Task instructions - Format the records below as a numbered list, leaving out the blank lines.

Exercise input -
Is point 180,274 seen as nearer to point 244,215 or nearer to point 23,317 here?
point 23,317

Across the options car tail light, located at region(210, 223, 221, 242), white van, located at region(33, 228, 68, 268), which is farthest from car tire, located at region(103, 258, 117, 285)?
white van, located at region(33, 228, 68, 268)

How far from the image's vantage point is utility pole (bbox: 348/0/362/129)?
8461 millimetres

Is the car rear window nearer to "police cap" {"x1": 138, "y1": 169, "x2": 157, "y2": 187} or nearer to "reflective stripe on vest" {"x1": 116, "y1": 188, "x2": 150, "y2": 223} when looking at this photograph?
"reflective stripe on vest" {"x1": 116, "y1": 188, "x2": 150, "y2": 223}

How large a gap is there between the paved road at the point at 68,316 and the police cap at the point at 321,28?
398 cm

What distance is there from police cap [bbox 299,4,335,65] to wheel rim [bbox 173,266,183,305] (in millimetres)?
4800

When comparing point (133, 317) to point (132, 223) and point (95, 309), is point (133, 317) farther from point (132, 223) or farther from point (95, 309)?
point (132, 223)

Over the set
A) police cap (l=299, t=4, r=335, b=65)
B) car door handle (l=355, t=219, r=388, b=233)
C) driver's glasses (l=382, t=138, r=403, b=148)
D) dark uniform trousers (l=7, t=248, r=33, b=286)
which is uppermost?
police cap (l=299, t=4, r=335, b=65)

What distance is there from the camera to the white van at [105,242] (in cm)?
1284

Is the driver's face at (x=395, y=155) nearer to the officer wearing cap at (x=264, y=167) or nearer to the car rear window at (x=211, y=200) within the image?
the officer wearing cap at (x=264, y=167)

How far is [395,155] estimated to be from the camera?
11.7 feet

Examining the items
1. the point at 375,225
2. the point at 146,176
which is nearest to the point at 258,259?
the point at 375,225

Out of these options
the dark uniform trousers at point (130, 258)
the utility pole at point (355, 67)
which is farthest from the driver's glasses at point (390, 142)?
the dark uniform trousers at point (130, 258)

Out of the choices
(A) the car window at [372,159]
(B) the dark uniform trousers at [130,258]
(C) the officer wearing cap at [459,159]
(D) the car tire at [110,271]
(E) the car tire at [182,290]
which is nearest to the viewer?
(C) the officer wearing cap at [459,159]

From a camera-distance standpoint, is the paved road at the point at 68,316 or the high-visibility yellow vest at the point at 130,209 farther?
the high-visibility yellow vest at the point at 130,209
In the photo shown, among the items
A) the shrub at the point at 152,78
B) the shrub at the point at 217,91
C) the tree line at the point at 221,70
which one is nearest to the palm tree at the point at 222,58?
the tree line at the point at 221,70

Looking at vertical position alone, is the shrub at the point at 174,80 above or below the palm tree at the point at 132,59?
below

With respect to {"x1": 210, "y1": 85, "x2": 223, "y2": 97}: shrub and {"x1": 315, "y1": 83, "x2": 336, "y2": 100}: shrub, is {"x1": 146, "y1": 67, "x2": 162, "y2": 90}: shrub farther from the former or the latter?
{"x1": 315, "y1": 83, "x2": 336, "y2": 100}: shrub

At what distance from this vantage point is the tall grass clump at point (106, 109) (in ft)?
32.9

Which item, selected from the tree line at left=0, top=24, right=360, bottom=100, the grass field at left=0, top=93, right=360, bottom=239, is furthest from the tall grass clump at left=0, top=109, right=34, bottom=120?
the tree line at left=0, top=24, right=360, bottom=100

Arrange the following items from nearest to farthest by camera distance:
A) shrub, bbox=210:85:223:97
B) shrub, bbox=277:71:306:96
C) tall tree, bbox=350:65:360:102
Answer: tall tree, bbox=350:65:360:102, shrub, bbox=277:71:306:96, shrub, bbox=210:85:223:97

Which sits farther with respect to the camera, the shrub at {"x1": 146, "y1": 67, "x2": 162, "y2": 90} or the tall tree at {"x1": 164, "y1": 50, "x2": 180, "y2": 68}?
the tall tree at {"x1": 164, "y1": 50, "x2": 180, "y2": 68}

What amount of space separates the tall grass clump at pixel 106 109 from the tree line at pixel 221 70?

Response for this exercise -
1. Is point 180,274 seen as nearer to point 244,215 or nearer to point 23,317 here?
2. point 23,317
3. Across the options car tail light, located at region(210, 223, 221, 242), white van, located at region(33, 228, 68, 268), which is farthest from car tire, located at region(103, 258, 117, 285)?
4. white van, located at region(33, 228, 68, 268)
5. How far from the image's vantage point is utility pole (bbox: 348/0/362/129)?
6. 8461 millimetres
7. Is the car rear window nearer to "police cap" {"x1": 138, "y1": 169, "x2": 157, "y2": 187} or nearer to "reflective stripe on vest" {"x1": 116, "y1": 188, "x2": 150, "y2": 223} when looking at this photograph?
8. "reflective stripe on vest" {"x1": 116, "y1": 188, "x2": 150, "y2": 223}
9. How large a gap is there between the paved road at the point at 68,316 and the police cap at the point at 321,28?
10. 398 cm
11. What distance is there from police cap [bbox 299,4,335,65] to wheel rim [bbox 173,266,183,305] (in millimetres)?
12. 4800
13. When comparing point (133, 317) to point (132, 223) and point (95, 309), is point (133, 317) farther from point (132, 223) or farther from point (95, 309)?
14. point (132, 223)
15. Over the set
16. A) police cap (l=299, t=4, r=335, b=65)
17. B) car door handle (l=355, t=219, r=388, b=233)
18. C) driver's glasses (l=382, t=138, r=403, b=148)
19. D) dark uniform trousers (l=7, t=248, r=33, b=286)
20. which is uppermost?
21. police cap (l=299, t=4, r=335, b=65)
22. What distance is there from the camera to the white van at [105,242] (in cm)?
23. 1284
24. Is the driver's face at (x=395, y=155) nearer to the officer wearing cap at (x=264, y=167) or nearer to the car rear window at (x=211, y=200) within the image?
25. the officer wearing cap at (x=264, y=167)
26. How far is [395,155] estimated to be from the camera?
27. 11.7 feet
28. Examining the items
29. 1. the point at 375,225
30. 2. the point at 146,176
31. which is nearest to the point at 258,259?
32. the point at 375,225
33. Out of these options
34. the dark uniform trousers at point (130, 258)
35. the utility pole at point (355, 67)
36. which is farthest from the driver's glasses at point (390, 142)?
37. the dark uniform trousers at point (130, 258)
38. Out of the choices
39. (A) the car window at [372,159]
40. (B) the dark uniform trousers at [130,258]
41. (C) the officer wearing cap at [459,159]
42. (D) the car tire at [110,271]
43. (E) the car tire at [182,290]
44. which is nearest to the viewer?
45. (C) the officer wearing cap at [459,159]
46. From a camera-distance standpoint, is the paved road at the point at 68,316 or the high-visibility yellow vest at the point at 130,209 farther?
47. the high-visibility yellow vest at the point at 130,209
48. In the photo shown, among the items
49. A) the shrub at the point at 152,78
50. B) the shrub at the point at 217,91
51. C) the tree line at the point at 221,70
52. which one is nearest to the palm tree at the point at 222,58?
53. the tree line at the point at 221,70
54. Looking at vertical position alone, is the shrub at the point at 174,80 above or below the palm tree at the point at 132,59?
55. below
56. With respect to {"x1": 210, "y1": 85, "x2": 223, "y2": 97}: shrub and {"x1": 315, "y1": 83, "x2": 336, "y2": 100}: shrub, is {"x1": 146, "y1": 67, "x2": 162, "y2": 90}: shrub farther from the former or the latter?
57. {"x1": 315, "y1": 83, "x2": 336, "y2": 100}: shrub
58. At what distance from this vantage point is the tall grass clump at point (106, 109) (in ft)?
59. 32.9
60. Which item, selected from the tree line at left=0, top=24, right=360, bottom=100, the grass field at left=0, top=93, right=360, bottom=239, is furthest from the tall grass clump at left=0, top=109, right=34, bottom=120?
61. the tree line at left=0, top=24, right=360, bottom=100
62. Arrange the following items from nearest to farthest by camera distance:
63. A) shrub, bbox=210:85:223:97
64. B) shrub, bbox=277:71:306:96
65. C) tall tree, bbox=350:65:360:102
66. Answer: tall tree, bbox=350:65:360:102, shrub, bbox=277:71:306:96, shrub, bbox=210:85:223:97
67. Which sits farther with respect to the camera, the shrub at {"x1": 146, "y1": 67, "x2": 162, "y2": 90} or the tall tree at {"x1": 164, "y1": 50, "x2": 180, "y2": 68}?
68. the tall tree at {"x1": 164, "y1": 50, "x2": 180, "y2": 68}
69. What amount of space separates the tall grass clump at pixel 106 109 from the tree line at pixel 221 70?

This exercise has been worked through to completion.